— START GIVEN RECORDS —
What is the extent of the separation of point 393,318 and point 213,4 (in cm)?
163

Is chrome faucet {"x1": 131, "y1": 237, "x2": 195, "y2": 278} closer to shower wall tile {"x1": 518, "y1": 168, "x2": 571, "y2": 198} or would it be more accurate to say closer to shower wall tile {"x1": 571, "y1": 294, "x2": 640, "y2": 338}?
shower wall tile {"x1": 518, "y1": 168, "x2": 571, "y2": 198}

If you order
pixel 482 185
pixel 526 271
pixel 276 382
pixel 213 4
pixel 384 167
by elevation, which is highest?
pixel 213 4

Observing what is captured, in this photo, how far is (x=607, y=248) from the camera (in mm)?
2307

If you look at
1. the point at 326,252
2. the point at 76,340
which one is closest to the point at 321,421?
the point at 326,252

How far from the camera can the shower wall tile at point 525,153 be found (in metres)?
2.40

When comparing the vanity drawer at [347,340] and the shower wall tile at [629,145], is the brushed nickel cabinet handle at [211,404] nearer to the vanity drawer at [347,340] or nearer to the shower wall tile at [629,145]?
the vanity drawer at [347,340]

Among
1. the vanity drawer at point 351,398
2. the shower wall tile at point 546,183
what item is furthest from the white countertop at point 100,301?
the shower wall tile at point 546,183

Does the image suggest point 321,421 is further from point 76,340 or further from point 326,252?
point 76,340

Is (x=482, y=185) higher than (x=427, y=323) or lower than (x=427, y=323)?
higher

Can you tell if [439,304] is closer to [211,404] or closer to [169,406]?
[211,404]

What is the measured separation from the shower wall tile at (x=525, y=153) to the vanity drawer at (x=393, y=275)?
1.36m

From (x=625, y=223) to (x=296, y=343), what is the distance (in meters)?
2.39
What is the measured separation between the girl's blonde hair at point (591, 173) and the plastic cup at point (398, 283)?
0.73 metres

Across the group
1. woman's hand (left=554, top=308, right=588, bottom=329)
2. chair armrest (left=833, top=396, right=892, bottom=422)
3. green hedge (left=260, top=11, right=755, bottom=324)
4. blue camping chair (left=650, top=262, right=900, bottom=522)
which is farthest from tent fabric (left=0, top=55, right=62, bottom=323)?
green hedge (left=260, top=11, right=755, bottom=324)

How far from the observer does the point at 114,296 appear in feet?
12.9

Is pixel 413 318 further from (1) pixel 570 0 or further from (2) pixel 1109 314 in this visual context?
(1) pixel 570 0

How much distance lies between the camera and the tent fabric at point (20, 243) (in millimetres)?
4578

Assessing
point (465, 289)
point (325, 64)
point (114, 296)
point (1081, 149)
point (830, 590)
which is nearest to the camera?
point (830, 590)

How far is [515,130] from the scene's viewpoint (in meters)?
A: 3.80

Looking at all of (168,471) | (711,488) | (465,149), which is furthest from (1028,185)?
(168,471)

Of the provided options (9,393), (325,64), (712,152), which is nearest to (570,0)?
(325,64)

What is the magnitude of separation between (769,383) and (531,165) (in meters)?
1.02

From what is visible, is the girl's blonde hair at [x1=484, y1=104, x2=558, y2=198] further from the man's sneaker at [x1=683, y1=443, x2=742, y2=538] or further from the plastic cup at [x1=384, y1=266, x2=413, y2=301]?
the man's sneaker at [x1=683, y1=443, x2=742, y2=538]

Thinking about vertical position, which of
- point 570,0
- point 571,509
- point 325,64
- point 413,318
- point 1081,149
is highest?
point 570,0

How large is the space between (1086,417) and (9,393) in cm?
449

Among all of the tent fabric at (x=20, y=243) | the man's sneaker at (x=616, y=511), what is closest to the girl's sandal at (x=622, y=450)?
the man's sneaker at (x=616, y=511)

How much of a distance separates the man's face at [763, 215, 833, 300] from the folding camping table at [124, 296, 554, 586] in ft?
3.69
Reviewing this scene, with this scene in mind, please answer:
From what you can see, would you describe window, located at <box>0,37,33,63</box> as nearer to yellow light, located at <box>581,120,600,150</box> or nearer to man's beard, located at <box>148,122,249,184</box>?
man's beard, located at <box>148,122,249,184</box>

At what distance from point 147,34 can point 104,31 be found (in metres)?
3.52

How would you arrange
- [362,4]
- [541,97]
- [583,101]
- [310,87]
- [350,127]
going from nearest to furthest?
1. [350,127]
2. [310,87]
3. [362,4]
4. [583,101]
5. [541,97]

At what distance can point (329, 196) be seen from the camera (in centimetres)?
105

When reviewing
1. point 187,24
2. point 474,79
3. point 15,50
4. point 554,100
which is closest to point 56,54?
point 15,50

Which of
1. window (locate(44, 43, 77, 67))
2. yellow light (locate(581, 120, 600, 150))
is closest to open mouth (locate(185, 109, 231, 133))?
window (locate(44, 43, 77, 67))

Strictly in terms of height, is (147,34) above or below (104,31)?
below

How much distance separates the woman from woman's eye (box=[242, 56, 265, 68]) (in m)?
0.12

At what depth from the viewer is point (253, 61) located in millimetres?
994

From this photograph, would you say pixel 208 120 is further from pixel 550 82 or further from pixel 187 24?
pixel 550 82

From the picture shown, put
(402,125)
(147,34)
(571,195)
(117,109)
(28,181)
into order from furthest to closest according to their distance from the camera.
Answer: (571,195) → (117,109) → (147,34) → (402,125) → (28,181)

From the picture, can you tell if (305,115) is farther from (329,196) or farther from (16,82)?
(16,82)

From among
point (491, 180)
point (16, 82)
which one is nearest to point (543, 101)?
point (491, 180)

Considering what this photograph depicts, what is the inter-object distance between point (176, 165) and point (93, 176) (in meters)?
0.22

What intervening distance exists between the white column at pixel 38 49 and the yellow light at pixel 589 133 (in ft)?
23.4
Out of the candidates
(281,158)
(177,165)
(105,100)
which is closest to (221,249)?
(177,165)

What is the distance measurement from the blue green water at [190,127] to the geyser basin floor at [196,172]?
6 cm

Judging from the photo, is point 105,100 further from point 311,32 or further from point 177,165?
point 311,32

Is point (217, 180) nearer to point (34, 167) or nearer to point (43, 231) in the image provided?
— END GIVEN RECORDS —
__EXERCISE INSTRUCTIONS__
Copy verbatim the lines of the listing from the one containing "From the picture shown, put" through to the end of the listing, including both ends.

__EXERCISE RESULT__
From the picture shown, put
(402,125)
(147,34)
(571,195)
(117,109)
(28,181)
into order from furthest to closest according to their distance from the camera.
Answer: (571,195) → (117,109) → (147,34) → (402,125) → (28,181)

From the picture, can you tell if (305,115) is farther from (329,196) or farther from (16,82)?
(16,82)

From among
point (491, 180)
point (16, 82)
which one is nearest to point (543, 101)?
point (491, 180)

Considering what this photograph depicts, what is the inter-object distance between point (176, 165) and point (93, 176) (in meters)?
0.22

What intervening distance exists between the white column at pixel 38 49 and the yellow light at pixel 589 133 (in ft)?
23.4
Out of the candidates
(281,158)
(177,165)
(105,100)
which is closest to (221,249)?
(177,165)

What is the distance measurement from the blue green water at [190,127] to the geyser basin floor at [196,172]?
6 cm

Judging from the photo, is point 105,100 further from point 311,32 or further from point 177,165?
point 311,32

Is point (217, 180) nearer to point (34, 167) or nearer to point (43, 231) in the image provided?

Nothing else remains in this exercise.